Los datos conocidos hasta ahora hablan por sí solos. El incremento de actuaciones policiales y detenciones no responde necesariamente a un aumento de la delincuencia, sino a algo mucho más importante, y es que hoy existe una capacidad real de detección que antes no era posible. La digitalización de los controles, el registro biométrico y la integración en el sistema europeo de entradas y salidas permiten saber, en tiempo real, quién entra y quién sale de la frontera. Y eso supone un salto histórico en materia de seguridad.
Durante demasiados años, el Tarajal fue símbolo de saturación, vulnerabilidad y falta de medios adaptados a la enorme presión que soporta una de las fronteras más complejas de Europa. Miles de personas y vehículos cruzan cada día un paso estratégico que no solo afecta a Ceuta, sino también a la seguridad del conjunto de la Unión Europea. La implantación de esta nueva frontera inteligente corrige, por fin, muchas de esas carencias estructurales.

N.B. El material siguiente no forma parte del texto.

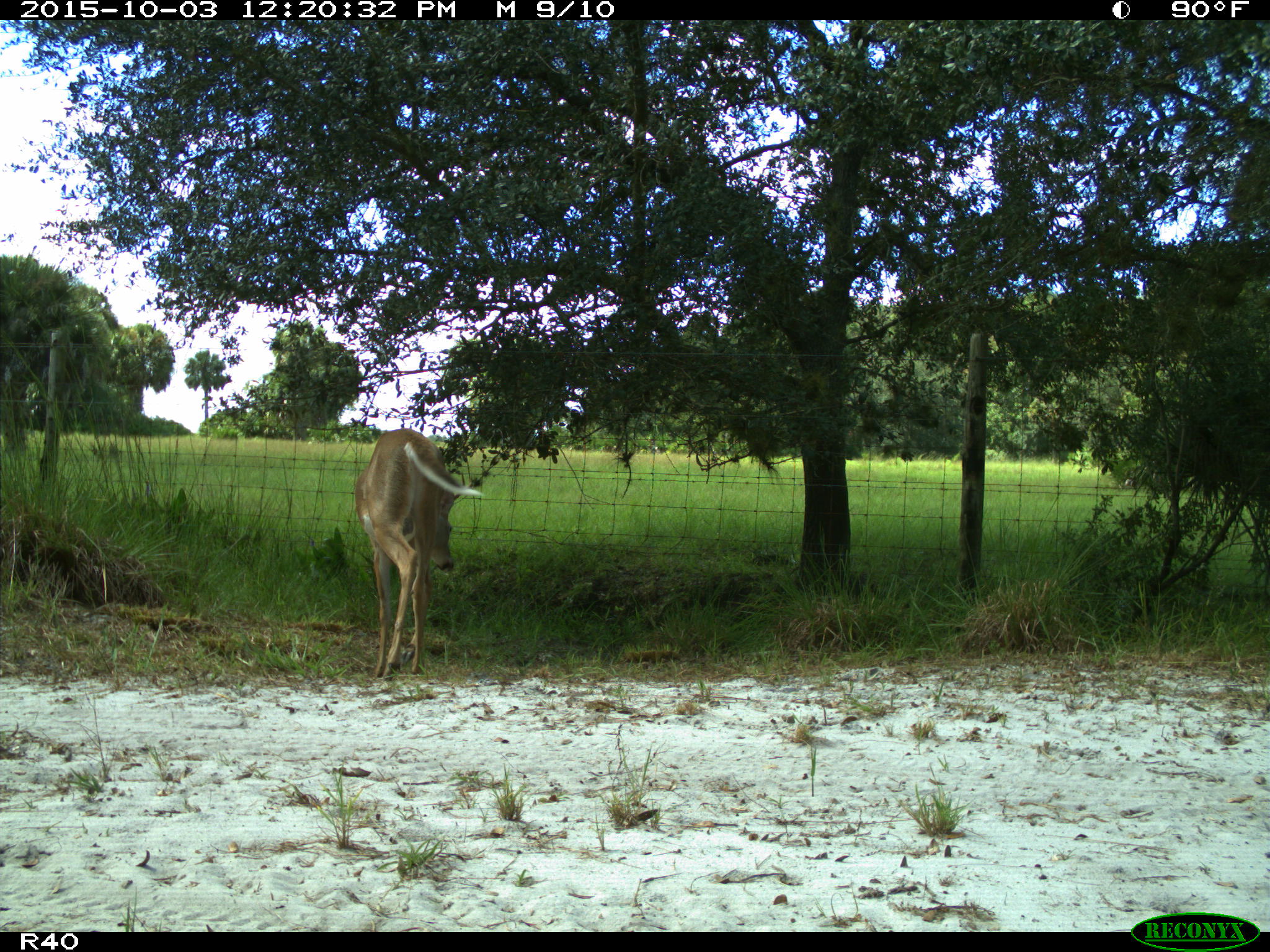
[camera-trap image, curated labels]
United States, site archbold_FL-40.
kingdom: Animalia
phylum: Chordata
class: Mammalia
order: Artiodactyla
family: Cervidae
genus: Odocoileus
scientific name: Odocoileus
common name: deer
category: unidentified deer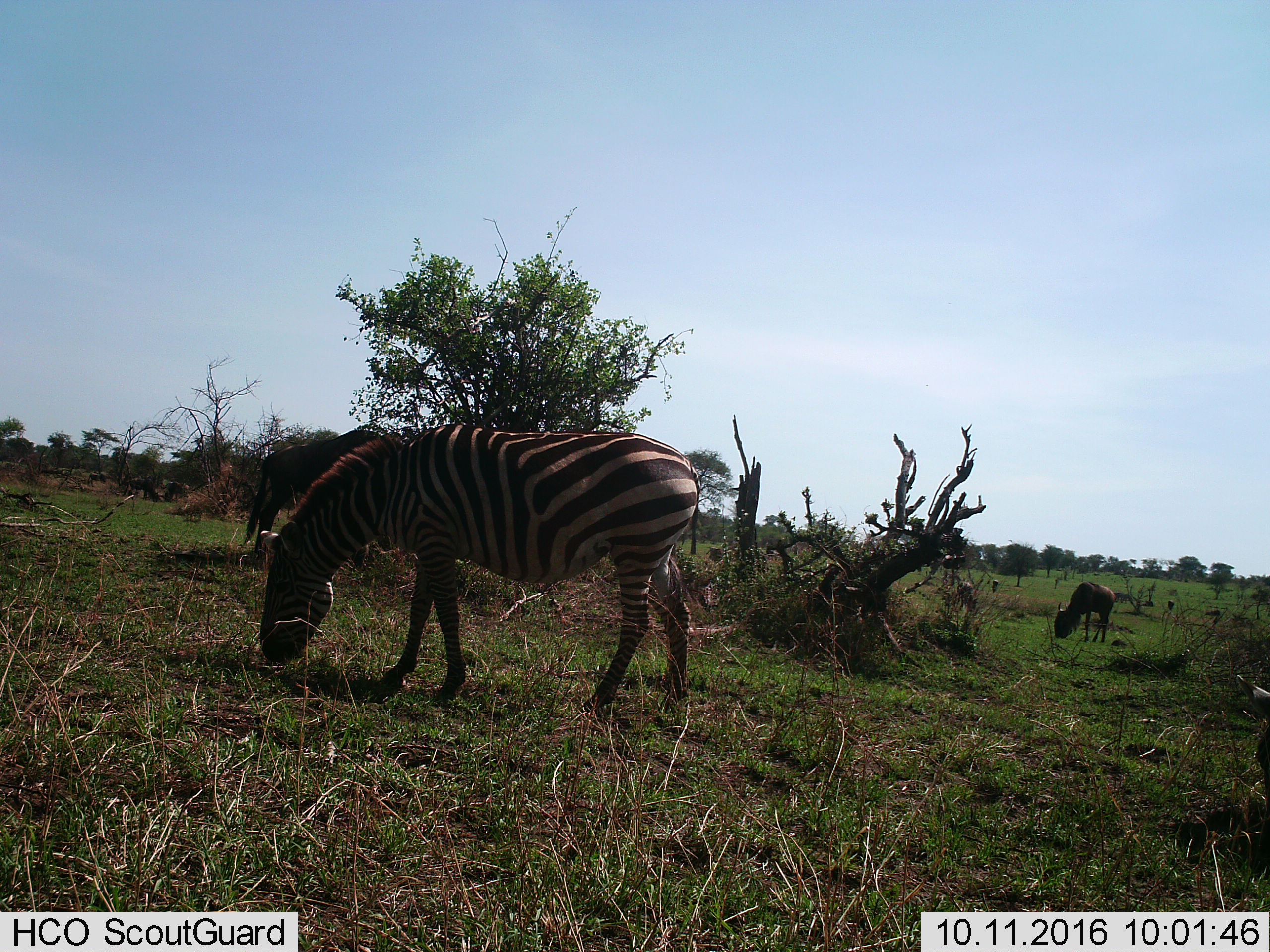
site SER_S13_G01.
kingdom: Animalia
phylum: Chordata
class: Mammalia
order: Artiodactyla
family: Bovidae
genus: Connochaetes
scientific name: Connochaetes taurinus taurinus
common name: blue wildebeest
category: wildebeestblue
Wildebeestblue (blue wildebeest) (Connochaetes taurinus taurinus), count 7. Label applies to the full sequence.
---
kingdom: Animalia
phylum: Chordata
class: Mammalia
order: Perissodactyla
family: Equidae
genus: Equus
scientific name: Equus quagga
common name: plains zebra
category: zebraplains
Zebraplains (plains zebra) (Equus quagga), count 1. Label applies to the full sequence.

Resulta especialmente relevante que los resultados positivos se estén obteniendo precisamente en momentos de máxima afluencia. Los fines de semana recientes han registrado cifras masivas de tránsito y, aun así, el nuevo sistema ha permitido reforzar el control policial y documental con una eficacia inédita. La frontera es hoy más segura sin dejar de funcionar. Es cierto que las primeras semanas han venido acompañadas de colas y tiempos de espera superiores a los deseables. Pero conviene actuar con responsabilidad y sentido común. Todo gran cambio tecnológico requiere un periodo de adaptación, especialmente cuando hablamos de un sistema que exige el registro biométrico inicial de miles de viajeros. Pretender una implantación inmediata sin incidencias sería simplemente irreal.

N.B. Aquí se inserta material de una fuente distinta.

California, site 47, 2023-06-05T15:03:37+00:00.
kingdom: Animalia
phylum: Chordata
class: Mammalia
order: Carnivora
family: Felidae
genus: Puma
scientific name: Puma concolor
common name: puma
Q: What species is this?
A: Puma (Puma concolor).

Lo verdaderamente importante es que existe una dirección clara, la de mejorar la fluidez sin renunciar jamás a la seguridad. Y ese debe ser el principio irrenunciable de cualquier política fronteriza seria. Una frontera rápida pero insegura no beneficia a nadie; una frontera moderna, controlada y eficiente protege a los ciudadanos y fortalece la confianza institucional.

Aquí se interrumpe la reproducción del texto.